Este es un coche, en muchos aspectos, chapado a la antigua

Por: EL INFORMADOR

En una familia de bien portados, el SRT8 es el Chrysler más divertido.  /

En una familia de bien portados, el SRT8 es el Chrysler más divertido. /

GUADALAJARA, JALISCO (12/JUL/2014).- Si fuera invitado a una boda, este auto llegaría de traje oscuro, pero con tenis color naranja. Sí, puede chocar a algunos, pero los que sienten en su mesa en la recepción, la pasarán mejor que todos los demás. Este es el espíritu del 300 SRT8.

Sí, lo sabemos. Los autos de este tamaño, están fuera de moda. Como si a los amantes del clásico estilo estadounidense les importara la moda. Es grande, sí. De hecho, los cinco metros de largo hoy en día ya entran casi en el terreno de la agresión. ¿Y? El 300, mucho más en la versión SRT8, no es un auto para agradar a los amigos de lo verde, a los que piensan en la naturaleza como un manto sagrado al que hay que cuidar. Este es un coche, en muchos aspectos, chapado a la antigua. Es un inmenso sedán estadounidense, con tracción trasera, un poderoso V8 bajo el largo cofre y caja automática. Sus compatriotas lo definirían muy bien como un verdadero “bad ass”, algo como el “mal portado”. Excelente. Así nos gusta.

Desde afuera queda claro que su intención no es simplemente levar a los pasajeros de un lado a otro, sino disfrutar el camino. La fascia delantera, los faldones laterales y el alerón trasero, aunque discreto, muestran que le gusta acelerar como sus paisanos. Pero la buena noticia es que al contrario de muchos de sus vecinos, a este Chrysler también le gusta correr, incluso en las curvas.

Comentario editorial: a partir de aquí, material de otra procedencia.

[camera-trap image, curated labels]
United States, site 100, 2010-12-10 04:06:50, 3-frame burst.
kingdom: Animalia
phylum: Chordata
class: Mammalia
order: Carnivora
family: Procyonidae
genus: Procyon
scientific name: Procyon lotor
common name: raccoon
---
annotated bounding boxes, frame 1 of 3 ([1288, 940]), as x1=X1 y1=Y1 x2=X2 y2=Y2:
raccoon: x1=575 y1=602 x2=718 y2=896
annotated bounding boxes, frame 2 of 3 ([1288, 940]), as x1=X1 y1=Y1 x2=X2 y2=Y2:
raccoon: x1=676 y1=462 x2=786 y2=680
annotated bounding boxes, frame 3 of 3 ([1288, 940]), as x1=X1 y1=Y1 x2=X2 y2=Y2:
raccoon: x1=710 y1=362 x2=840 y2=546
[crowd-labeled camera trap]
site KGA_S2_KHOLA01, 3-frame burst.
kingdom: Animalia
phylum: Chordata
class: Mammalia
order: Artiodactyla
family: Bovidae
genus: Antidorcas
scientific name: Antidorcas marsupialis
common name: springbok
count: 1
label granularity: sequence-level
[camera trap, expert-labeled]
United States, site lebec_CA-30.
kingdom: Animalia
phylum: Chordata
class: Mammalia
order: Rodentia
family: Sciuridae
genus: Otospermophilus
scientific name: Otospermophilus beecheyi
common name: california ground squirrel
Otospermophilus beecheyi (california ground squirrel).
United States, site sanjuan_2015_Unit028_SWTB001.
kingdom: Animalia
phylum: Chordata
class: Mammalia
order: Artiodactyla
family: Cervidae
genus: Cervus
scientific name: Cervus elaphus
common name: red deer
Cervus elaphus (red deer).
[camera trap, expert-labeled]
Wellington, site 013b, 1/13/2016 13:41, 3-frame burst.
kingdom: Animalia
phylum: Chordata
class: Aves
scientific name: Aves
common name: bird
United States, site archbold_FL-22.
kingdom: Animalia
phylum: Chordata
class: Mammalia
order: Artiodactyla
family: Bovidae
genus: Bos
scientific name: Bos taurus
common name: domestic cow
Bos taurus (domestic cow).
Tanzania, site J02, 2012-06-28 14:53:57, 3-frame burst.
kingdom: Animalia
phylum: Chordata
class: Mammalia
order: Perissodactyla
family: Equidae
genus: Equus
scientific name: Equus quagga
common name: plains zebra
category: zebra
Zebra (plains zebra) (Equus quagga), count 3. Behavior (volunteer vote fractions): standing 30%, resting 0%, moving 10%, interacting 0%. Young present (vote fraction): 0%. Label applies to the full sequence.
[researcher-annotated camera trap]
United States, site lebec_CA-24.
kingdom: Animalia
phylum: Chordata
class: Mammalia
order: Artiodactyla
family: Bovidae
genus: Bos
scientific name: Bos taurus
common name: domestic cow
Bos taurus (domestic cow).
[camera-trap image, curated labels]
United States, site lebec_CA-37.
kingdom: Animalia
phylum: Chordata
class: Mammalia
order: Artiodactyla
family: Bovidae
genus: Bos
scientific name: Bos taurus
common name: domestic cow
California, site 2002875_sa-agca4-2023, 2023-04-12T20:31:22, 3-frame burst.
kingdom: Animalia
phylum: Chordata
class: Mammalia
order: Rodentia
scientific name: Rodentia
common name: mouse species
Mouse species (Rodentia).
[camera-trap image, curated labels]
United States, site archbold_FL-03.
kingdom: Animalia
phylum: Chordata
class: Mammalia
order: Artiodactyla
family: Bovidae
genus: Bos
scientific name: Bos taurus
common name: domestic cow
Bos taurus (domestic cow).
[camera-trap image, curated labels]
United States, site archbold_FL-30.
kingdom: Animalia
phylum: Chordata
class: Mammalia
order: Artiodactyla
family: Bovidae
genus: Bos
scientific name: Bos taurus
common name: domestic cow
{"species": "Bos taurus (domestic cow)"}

Pero empecemos con una recta. Pise el freno con el pie izquierdo, quite el control de tracción, ponga la caja en D y revolucione hasta 2,500 rpm. Las 470 libras-pie de torque sólo llegarán en su totalidad a las 4,700 rpm, pero la mitad de esta fuerza ya es suficiente para quemar las llantas y levantar humo y el humor del conductor. Siga pisando firme y otra vez el número 470 aparecerá, ahora el de la potencia que llevaría el auto a más de 250 km/h, si no hubiera un gobernador que lo detuviera ahí.

Curvas, confort y diversión

Lo mejor de todo es que, como ya comentamos, se puede entrar a las curvas manteniendo la diversión que encontramos al acelerar. El 300 SRT8 se agarra bastante bien. La dirección es precisa y rápida, aunque no muy comunicativa.

Esa poca transferencia de información al conductor es algo característico del auto en algunos aspectos. Tal vez por mantener es carácter típico estadounidense, hay un cierto aislamiento del entorno. El sonido del motor, por ejemplo, no se escuchará a menos que se exija mucho de la máquina y rebasemos las 3,500 rpm. La suspensión, 27% más suave que el Charger SRT8, nos parece que encuentra el punto justo para complacer al piloto y a sus acompañantes, que tendrán también todo el lujo a su alrededor, como asientos forrados de piel y alcántara; quemacocos; pantalla de 8.4 pulgadas con GPS; un buen sistema de sonido y muchas otras amenidades.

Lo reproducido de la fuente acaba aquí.